Ein anderes Jesuszitat in dem Zusammenhang: Alles, was ihr wollt, das euch die Leute tun sollen, das tut ihnen auch. Wer will schon, dass andere Leute ihn böse behandeln. Also: Reagiert nicht auf das Tun anderer wie das Echo, sondern tut Gutes, selbst wenn die Anderen es euch mit Bösem vergelten. Das ist das wahre Cross-Training: Nehmt euer Kreuz auf euch und folgt Jesus nach. Es kommt doch nicht zuerst darauf an, dass du dich in der Bibel auskennst. Das ist natürlich sehr wichtig, aber entscheidend ist es, dass du dich nach der Bibel auslebst. Sie soll dein Tun bestimmen (ordentlich sein), auf ihr liegt die Verheißung (mutig sein) der Kraft Jesu, wo du selbst nichts tun kannst (Schwachheit). Einzelheiten dazu dann im folgenden Text. Ich lese ihn euch wenigstens noch vor:
Seid jederzeit fröhlich, betet ohne Unterlass, seid dankbar in allen Dingen, denn das ist der Wille Gottes in Christus Jesus an euch. Dämpft den Geist nicht, verachtet nicht prophetische Rede. Aber: Prüft alles und das Gute behaltet (Jahreslosung!!). Meidet das Böse in jeder Gestalt.

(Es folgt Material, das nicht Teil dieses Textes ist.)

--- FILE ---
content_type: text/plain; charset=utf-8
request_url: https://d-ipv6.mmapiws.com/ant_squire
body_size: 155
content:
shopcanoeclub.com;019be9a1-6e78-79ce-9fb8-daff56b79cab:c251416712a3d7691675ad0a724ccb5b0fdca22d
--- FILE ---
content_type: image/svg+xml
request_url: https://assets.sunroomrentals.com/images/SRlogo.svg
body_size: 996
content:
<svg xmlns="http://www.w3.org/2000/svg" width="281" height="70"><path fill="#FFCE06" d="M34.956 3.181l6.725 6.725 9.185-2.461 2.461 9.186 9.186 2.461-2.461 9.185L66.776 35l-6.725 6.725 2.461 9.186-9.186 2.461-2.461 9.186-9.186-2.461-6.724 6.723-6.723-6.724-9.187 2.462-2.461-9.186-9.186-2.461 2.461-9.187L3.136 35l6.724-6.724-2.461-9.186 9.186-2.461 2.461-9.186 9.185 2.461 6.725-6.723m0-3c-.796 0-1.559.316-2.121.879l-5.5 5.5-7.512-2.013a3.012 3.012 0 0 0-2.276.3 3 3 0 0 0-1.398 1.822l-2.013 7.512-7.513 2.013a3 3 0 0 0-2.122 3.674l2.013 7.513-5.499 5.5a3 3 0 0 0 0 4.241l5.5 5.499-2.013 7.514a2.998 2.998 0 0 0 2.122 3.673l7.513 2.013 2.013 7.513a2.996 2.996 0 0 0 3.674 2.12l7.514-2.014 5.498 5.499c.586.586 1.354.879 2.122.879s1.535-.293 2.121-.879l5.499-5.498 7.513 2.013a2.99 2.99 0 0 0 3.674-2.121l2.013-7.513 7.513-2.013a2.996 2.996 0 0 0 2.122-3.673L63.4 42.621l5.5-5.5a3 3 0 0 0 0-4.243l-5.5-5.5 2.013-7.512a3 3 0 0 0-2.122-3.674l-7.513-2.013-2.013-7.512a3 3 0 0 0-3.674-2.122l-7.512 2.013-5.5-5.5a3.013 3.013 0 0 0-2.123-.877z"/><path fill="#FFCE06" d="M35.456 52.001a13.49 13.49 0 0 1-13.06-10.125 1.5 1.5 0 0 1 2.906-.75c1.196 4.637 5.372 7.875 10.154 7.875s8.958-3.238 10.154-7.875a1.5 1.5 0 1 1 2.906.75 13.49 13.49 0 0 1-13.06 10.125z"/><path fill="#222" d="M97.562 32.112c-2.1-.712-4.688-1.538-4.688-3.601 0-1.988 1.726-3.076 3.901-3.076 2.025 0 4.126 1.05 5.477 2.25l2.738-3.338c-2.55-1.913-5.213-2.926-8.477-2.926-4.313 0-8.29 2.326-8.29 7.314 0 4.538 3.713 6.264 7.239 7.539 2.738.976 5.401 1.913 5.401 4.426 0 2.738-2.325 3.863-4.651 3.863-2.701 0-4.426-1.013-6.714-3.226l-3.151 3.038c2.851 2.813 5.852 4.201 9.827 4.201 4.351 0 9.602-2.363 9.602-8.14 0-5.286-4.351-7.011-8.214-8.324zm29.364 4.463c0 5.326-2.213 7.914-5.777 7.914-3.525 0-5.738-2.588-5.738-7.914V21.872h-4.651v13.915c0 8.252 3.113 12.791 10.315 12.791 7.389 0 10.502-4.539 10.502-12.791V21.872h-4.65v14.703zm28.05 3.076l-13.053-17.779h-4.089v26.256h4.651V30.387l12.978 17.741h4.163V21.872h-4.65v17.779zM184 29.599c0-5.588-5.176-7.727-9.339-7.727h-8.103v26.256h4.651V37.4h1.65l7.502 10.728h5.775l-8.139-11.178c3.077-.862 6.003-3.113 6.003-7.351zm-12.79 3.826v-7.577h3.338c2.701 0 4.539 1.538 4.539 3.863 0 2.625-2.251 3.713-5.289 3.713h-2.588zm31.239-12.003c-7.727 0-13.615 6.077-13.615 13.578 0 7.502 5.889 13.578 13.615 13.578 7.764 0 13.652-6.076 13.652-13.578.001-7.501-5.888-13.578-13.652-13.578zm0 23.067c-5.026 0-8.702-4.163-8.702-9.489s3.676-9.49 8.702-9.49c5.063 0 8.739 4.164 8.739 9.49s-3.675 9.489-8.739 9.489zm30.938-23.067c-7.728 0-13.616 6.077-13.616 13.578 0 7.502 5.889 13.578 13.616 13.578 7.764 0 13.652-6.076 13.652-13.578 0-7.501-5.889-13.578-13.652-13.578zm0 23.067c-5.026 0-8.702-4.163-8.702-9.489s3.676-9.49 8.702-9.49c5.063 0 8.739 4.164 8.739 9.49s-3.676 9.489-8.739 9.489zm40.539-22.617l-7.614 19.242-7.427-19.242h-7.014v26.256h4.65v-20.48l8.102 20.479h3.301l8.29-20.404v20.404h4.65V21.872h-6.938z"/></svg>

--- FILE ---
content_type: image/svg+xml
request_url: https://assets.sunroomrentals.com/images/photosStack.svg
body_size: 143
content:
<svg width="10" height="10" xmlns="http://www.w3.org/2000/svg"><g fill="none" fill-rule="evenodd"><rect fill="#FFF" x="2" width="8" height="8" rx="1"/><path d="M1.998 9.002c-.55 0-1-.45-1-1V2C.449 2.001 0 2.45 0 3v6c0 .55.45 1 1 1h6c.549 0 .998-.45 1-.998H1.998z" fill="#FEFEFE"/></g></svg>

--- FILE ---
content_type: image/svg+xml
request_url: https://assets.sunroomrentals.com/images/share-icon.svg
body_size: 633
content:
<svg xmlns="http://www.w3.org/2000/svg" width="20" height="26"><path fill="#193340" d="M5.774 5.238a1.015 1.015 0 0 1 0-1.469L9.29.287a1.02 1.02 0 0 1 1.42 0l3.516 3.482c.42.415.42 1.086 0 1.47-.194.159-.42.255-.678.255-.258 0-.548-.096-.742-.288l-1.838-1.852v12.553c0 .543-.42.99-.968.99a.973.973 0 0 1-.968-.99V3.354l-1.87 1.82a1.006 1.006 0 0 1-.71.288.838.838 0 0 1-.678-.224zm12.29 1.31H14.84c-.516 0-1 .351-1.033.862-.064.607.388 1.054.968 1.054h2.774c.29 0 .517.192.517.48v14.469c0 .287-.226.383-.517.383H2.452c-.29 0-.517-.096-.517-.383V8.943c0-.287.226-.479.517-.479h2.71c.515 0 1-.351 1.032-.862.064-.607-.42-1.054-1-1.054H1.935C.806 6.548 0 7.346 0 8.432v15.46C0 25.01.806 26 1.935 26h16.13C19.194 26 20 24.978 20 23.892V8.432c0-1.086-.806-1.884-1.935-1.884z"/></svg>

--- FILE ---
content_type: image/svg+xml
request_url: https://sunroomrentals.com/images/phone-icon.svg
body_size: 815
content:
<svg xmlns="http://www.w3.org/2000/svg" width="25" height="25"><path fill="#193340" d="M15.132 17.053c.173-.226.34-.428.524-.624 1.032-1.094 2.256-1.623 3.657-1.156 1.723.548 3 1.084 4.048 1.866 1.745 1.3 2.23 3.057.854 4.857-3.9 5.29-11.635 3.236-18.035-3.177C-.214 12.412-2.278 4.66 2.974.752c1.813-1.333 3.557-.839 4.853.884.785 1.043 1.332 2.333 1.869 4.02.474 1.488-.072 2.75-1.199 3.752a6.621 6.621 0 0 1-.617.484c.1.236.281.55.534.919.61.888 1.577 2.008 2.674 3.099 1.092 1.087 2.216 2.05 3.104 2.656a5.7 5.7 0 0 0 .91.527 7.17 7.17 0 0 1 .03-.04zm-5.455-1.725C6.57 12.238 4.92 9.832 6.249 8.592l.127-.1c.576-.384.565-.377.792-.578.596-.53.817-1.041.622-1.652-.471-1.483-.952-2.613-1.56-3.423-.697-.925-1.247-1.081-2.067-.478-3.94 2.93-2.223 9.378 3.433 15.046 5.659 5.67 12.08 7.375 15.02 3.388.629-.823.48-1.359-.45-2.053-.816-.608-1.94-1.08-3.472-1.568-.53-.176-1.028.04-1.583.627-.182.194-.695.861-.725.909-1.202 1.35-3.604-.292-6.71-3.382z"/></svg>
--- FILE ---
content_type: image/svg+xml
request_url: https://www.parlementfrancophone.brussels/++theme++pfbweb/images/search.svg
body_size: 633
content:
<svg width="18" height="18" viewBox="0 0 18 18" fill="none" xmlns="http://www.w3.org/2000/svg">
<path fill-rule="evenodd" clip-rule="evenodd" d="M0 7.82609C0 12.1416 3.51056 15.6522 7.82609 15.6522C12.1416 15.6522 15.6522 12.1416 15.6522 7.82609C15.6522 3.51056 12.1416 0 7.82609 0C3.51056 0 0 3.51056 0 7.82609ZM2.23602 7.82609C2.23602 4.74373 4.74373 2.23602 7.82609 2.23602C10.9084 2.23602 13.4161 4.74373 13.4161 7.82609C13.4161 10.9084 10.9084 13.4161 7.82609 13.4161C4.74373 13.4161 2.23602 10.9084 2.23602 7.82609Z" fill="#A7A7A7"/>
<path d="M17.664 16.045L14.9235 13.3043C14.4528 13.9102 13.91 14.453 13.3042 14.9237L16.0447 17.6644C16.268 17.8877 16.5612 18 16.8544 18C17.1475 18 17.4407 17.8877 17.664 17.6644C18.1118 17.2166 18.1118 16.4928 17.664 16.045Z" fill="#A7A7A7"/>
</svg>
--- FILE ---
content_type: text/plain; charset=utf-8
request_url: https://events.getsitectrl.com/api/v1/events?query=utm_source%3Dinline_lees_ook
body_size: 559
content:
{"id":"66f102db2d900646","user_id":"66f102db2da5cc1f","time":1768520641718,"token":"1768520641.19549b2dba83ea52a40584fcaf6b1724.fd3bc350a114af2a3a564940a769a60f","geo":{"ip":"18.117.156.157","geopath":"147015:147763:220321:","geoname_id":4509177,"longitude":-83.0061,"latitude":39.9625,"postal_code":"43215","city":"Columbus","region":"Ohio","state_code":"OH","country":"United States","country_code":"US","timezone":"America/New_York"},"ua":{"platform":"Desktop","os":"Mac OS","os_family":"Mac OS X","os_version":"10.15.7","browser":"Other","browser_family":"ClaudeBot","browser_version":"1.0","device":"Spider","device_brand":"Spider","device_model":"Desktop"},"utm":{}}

Wir sind aber nicht auf uns allein gestellt, sondern Gott selbst tut sein Werk in uns, wenn wir uns an seine Ordnungen halten, und macht uns zu neuen Menschen: Er aber, der Gott des Friedens (denkt an Vers 13), heilige euch durch und durch und bewahre euren Geist samt Seele und Leib unversehrt, untadelig für die Ankunft unseres Herrn Jesus Christus. Der, der euch beruft, ist zuverlässig, er wird es tun unter allen Umständen.
Lernt euere Leiter kennen und lieben, engagiert euch in der Gemeinde, wo ihr könnt, liebt einander und seid geduldig miteinander und vergesst nicht, warum wir alle das tun, was wir in der Gemeinde tun: Zum Wohl des Reiches Gottes und zum Wohl aller Menschen. Das walte Gott. Amen.